Plasklachten bij mannen hebben in het algemeen minder invloed op hun kwaliteit van leven dan tot nog toe werd aangenomen. Het ligt aan de manier waarop mannen normaal gesproken met hun problemen omgaan of plasklachten hun kwaliteit van leven verslechtert. ‘Actief aanpakken’ lijkt de beste manier. Dit concludeert Esther Kok van het Erasmus MC in haar onderzoek waarop zij morgen promoveert.
Wereldwijd is bekend dat 1 op de 4 mannen tussen de 40 en 80 jaar plasklachten heeft. Tot nog toe ging men ervan uit dat deze plasklachten altijd gepaard gingen met een verslechterde kwaliteit van leven. Kok vond met haar onderzoek echter dat in het algemeen plasklachten bijna geen invloed hebben op de ervaren kwaliteit van leven van mannen in de bevolking. Juist de manier waarop mannen, die plasklachten krijgen, in het algemeen met problemen omgaan maakt een groot verschil in de ervaren kwaliteit van leven. Mannen die het gevoel hebben zelf in controle te zijn, doordat ze vaak hun problemen actief aanpakken, ervaren een verbeterde algehele kwaliteit van leven. Actief aanpakken van hun plasklachten kan dan variëren van naar de huisarts gaan en om een behandeling vragen, tot zelf bij de drogist middeltjes kopen (al dan niet met placebo-effect), tot bepaalde gewoontes aanleren die het gevoel geven actief met de klachten aan de slag te zijn. Er bestaat een groep mannen die plasklachten krijgen, bij wie de kwaliteit van leven wel verslechtert. De manier van aanpak van deze mannen kenmerkt zich door geruststellende gedachten als ‘na regen komt zonneschijn’, ‘het probleem lost zich vanzelf op’, of ‘er zijn ernstiger problemen’.

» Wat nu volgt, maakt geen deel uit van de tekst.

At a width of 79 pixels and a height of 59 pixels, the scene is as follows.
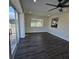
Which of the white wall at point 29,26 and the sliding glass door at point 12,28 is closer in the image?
the sliding glass door at point 12,28

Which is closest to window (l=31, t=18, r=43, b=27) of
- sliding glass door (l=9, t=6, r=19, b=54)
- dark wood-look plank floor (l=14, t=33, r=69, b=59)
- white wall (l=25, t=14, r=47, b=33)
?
white wall (l=25, t=14, r=47, b=33)

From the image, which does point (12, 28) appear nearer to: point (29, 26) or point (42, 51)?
point (42, 51)

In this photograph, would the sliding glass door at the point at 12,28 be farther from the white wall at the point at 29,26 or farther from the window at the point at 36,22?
the window at the point at 36,22

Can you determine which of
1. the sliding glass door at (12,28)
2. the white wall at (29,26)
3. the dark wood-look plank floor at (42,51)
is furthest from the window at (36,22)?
the sliding glass door at (12,28)

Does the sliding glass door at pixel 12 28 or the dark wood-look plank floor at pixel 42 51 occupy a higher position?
the sliding glass door at pixel 12 28

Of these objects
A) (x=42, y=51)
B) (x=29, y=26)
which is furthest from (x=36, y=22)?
(x=42, y=51)

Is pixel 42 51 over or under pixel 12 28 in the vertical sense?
under

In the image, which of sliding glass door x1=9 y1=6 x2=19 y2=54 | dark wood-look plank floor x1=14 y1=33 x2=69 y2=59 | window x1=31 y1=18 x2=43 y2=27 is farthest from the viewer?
window x1=31 y1=18 x2=43 y2=27

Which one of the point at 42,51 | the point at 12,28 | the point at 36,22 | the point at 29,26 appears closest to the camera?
the point at 12,28

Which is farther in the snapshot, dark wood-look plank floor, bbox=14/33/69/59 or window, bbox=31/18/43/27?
window, bbox=31/18/43/27

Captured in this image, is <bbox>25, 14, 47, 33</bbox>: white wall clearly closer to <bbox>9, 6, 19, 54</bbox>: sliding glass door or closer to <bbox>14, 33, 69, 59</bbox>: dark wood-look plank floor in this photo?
<bbox>14, 33, 69, 59</bbox>: dark wood-look plank floor
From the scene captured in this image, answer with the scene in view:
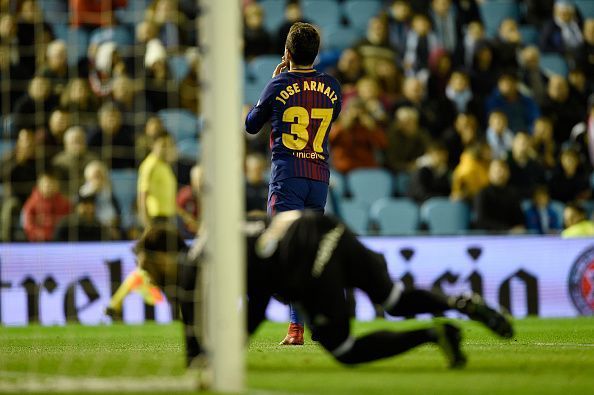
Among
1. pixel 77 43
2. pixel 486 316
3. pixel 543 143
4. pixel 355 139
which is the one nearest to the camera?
pixel 486 316

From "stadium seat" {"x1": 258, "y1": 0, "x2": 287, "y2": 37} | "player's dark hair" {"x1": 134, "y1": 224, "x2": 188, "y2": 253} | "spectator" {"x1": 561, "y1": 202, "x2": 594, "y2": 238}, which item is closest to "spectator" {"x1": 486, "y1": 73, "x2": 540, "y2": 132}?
"spectator" {"x1": 561, "y1": 202, "x2": 594, "y2": 238}

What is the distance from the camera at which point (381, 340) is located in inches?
244

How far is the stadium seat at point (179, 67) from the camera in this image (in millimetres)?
14922

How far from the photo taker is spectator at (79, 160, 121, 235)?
1292 cm

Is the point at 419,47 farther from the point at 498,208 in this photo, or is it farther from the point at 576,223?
the point at 576,223

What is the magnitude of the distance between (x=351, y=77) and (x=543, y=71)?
11.1 feet

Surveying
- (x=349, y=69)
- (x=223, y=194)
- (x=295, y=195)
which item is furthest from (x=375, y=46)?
(x=223, y=194)

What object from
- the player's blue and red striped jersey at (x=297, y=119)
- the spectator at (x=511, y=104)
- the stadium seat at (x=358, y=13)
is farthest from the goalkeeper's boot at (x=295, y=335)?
the stadium seat at (x=358, y=13)

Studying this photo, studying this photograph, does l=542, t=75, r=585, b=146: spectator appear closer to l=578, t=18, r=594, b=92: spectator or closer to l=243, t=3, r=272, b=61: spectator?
l=578, t=18, r=594, b=92: spectator

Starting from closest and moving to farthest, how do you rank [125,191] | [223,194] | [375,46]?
[223,194] < [125,191] < [375,46]

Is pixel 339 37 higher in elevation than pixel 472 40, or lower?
higher

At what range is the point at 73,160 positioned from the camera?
13.2 metres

Kok maakte gebruik van een reeds zeven jaar lopend onderzoek onder 1688 mannen uit Krimpen aan den IJssel tussen de 50 en 78 jaar. Zij benadrukt dat haar onderzoek zich alleen richtte op plasklachten. Het betekent niet dat deze manier van omgaan met een aandoening bij andere aandoeningen automatisch hetzelfde effect heeft.